- [DATASET EXTRACT]:
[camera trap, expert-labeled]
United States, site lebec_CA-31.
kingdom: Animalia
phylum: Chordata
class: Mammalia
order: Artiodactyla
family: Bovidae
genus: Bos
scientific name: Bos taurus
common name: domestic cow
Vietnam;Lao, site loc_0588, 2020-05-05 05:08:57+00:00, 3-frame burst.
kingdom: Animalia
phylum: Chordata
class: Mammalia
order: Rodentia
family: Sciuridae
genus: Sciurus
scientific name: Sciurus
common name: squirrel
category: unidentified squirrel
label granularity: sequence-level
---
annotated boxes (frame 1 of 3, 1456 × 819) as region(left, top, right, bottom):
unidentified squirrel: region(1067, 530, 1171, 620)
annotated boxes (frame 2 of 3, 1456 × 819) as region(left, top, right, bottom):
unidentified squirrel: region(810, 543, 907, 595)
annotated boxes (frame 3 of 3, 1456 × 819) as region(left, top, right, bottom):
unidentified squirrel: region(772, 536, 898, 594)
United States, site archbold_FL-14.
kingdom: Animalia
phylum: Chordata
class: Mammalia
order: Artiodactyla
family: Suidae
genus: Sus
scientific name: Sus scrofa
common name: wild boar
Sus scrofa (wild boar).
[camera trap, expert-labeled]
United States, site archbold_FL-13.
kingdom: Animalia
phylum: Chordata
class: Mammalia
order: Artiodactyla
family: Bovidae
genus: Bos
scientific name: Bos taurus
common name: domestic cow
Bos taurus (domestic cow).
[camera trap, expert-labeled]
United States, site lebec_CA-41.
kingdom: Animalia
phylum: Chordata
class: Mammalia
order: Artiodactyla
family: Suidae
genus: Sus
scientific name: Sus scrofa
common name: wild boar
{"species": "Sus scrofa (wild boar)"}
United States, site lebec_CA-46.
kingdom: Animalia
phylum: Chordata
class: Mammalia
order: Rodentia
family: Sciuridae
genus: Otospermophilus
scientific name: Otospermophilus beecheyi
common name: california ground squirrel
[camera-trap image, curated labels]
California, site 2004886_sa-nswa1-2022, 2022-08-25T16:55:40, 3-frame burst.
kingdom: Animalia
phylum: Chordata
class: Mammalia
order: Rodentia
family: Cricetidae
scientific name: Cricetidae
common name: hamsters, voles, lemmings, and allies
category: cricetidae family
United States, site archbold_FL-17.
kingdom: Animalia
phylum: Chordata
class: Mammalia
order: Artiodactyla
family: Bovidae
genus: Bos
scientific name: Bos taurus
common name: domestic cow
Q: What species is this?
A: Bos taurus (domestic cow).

- [WHAT NEEDS TO BE DONE]:
Tally the lines in the entries above that hold the string "burst" and state the tally alone.

- [TASK OUTPUT]:
2